Школьная история
Двое мужчин, сидя в курительной комнате, вспоминали о славных школьных днях.
– А в нашей школе, – произнес А., – на лестнице любой желающий мог рассмотреть след ноги привидения. На что он был похож? Да ничего особенного. Всего лишь отпечаток подошвы ботинка. Если мне не изменяет память, носок у ботинка был квадратный. А лестница каменная. Но вот о самом привидении никакой истории я никогда не слышал. Если задуматься, это довольно странно, не так ли? Я удивляюсь, почему никому и в голову не пришло сочинить какую-нибудь легенду об этом призраке.
– Никогда нельзя знать наверняка. У мальчишек всегда куча историй. Кстати, вот тебе и тема для исследования – «Школьный фольклор».
– Действительно. Хотя материал довольно скудный. Мне кажется, если заняться изучением историй, которые рассказывают мальчишки друг другу в интернатах, то в конце концов окажется, что их источник всегда один и тот же – литература, книги. Просто в них все преувеличено, искажено.
– В наше время с этим проблем нет. Полным-полно журналов с рассказами о привидениях.
– Да, конечно. Но в мое время ничего подобного не было. Дай я подумаю… Нет, кое-что я все-таки помню. Во-первых, историю о доме с таинственной комнатой, в которой многие хотели переночевать. И неизменно каждого из смельчаков находили утром: съежившись, он сидел в самом дальнем углу комнаты. Он только и успевал произнести: «Я видел…» – и немедленно испускал дух.

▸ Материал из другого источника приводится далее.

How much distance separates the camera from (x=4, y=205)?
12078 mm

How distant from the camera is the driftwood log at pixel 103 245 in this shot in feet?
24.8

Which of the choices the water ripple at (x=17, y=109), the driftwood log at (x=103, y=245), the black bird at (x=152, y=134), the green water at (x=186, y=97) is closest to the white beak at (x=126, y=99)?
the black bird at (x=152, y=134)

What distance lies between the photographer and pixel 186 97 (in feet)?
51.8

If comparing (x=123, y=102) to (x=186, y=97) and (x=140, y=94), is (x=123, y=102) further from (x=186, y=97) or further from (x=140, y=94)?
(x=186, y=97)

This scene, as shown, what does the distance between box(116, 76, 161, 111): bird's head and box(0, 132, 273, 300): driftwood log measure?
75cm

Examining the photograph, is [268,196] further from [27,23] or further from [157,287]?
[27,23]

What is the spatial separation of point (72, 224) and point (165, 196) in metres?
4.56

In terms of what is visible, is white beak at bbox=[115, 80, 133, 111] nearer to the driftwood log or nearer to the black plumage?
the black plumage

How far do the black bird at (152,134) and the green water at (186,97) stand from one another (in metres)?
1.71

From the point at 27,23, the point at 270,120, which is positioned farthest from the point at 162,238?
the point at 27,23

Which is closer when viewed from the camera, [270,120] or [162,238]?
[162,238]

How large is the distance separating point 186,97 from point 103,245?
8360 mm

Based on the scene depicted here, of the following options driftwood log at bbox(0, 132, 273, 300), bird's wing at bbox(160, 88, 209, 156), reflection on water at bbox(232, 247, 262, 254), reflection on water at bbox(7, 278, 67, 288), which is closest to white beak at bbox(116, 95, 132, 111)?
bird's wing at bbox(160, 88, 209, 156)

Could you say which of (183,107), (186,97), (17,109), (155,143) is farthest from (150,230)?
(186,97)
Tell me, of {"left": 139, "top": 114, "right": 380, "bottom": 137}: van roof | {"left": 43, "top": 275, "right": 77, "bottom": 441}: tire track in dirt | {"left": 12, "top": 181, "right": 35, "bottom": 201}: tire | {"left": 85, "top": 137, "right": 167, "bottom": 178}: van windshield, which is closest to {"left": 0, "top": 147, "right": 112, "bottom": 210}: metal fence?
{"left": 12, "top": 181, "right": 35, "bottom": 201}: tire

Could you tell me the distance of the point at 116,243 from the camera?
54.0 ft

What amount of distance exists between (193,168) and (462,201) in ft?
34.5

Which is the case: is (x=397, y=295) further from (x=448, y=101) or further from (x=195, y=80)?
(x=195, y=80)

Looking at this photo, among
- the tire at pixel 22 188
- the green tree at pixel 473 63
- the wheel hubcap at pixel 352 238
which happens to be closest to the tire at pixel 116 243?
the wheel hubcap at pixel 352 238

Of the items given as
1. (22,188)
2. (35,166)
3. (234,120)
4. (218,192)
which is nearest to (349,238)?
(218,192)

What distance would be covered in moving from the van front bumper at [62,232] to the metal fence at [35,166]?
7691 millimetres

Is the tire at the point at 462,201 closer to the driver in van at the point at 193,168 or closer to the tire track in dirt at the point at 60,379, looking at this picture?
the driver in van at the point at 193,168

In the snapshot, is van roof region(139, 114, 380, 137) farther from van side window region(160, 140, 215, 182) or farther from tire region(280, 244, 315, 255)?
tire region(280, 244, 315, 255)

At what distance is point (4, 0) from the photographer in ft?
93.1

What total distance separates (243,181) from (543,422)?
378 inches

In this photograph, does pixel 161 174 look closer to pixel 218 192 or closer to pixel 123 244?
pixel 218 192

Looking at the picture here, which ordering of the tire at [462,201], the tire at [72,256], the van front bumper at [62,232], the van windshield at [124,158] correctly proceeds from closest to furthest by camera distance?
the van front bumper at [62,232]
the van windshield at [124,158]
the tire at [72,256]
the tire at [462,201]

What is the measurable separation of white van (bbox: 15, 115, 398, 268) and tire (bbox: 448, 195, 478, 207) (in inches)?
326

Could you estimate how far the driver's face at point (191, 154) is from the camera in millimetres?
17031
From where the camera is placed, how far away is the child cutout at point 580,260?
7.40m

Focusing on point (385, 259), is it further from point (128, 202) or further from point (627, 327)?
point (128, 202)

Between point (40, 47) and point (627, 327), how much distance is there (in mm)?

– А… Тот самый дом на Беркли Сквер?
– Скорее всего, он и есть. Потом была история о человеке, который ночью услышал шум в коридоре, открыл дверь и увидел, что некто ползет к нему на четвереньках. У этого «некто» один глаз выпал из глазницы и болтался на щеке. Или… дай-ка вспомнить… Вот! Комната, в которой нашли мертвеца. Тот лежал в своей кровати с отметиной от лошадиной подковы на лбу. И на полу было полно следов лошадиных подков. А почему? Черт его знает! Еще была история о леди. Войдя в спальню, она закрыла за собой дверь на ключ и вдруг слышит – с кровати из-под балдахина доносится тоненький голосок: «Ну вот, теперь мы остались вдвоем на всю ночь». И никакая из этих историй не имеет ни объяснения, ни продолжения. И я не удивлюсь, если узнаю, что их рассказывают до сих пор.
– Думаю, рассказывают. И наверняка с продолжением, почерпнутым в каком-нибудь малопочтенном журнале. А ты сам, я полагаю, никогда не слышал о настоящем школьном привидении? Наверняка не приходилось. И никто не слыхал, я многих об этом расспрашивал.
– Ты говоришь так, будто сам что-то знаешь.
– Да нет, точно мне ничего не известно. Но одно событие я помню. Это случилось тридцать с лишним лет назад. Тогда я учился в одной уважаемой частной школе. Но вот объяснения тому, что произошло, у меня нет и до сих пор.
Школа, о которой я говорю, расположена недалеко от Лондона. Она помещалась в большом старинном доме – огромном, сложенном из белого камня, окруженном красивым парком. В нем росли высокие кедры и древние вязы, такие и сейчас в изобилии растут в старинных поместьях по берегам Темзы. В парке были еще и площадки для игр, три или четыре – там мы обычно играли. Мне кажется, что это было довольно симпатичное место. Но это я сейчас так думаю, – едва ли мальчишкам придет в голову, что школа, в которой они учатся, может представлять что-то стоящее.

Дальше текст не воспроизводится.